House Republicans have asked the Congressional Budget Office for a new cost estimate of President Obama’s health care law in light of recent regulations that both suspend the law’s employer mandate and remove key anti-fraud safeguards.
“Chairman Ryan’s staff asked CBO to evaluate the impact of the administration’s recent decisions,” House Budget Committee spokesman William Allison told the Washington Examiner Monday. “CBO will need time to complete this request. And Congress needs more time to sort out the effects of what amounts to a startling admission by the administration: Obamacare is unworkable. But all Americans should get more time. Workers and families should get relief from the law. Policymakers should get a chance to start over and fix what’s broken in health care.”
On July 5, the Department of Health and Human Services released a new regulation relieving states of the responsibility of verifying the information provided to them by individuals seeking federal subsidies for health insurance. Families and individuals buying health insurance through an Obamacare exchange could claim less income than they really earn and thus receive higher federal subsidies than they otherwise would be entitled to. Such fraud could only drive up the cost of Obamacare.
On July 3, the Treasury Department announced that it would not be enforcing Obamacare’s $2,000 or $3,000 penalty on larger employers for every employee that they employ but do not offer health insurance to. The fiscal impact of this policy is less clear.
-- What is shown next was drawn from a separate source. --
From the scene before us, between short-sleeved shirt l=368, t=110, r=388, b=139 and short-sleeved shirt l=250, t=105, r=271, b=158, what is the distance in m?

If many employers choose not to offer health insurance to employees (either by cutting back hours and making more employees part-time or by not offering health care entirely), the federal government would have to spend more money on Medicaid and insurance subsidies. However, the government would also collect more in taxes as firms would raise employee pay to compensate for the loss of health care benefits and fewer workers would be able to take advantage of the tax exemption for employer-based health insurance.
One CBO estimate from March 2012 found that if employers dumped 7 million more Americans off their current coverage, the government would spend $53 billion more on Medicaid and $165 billion more on subsidies. But the government would also collect $153 billion more in taxes.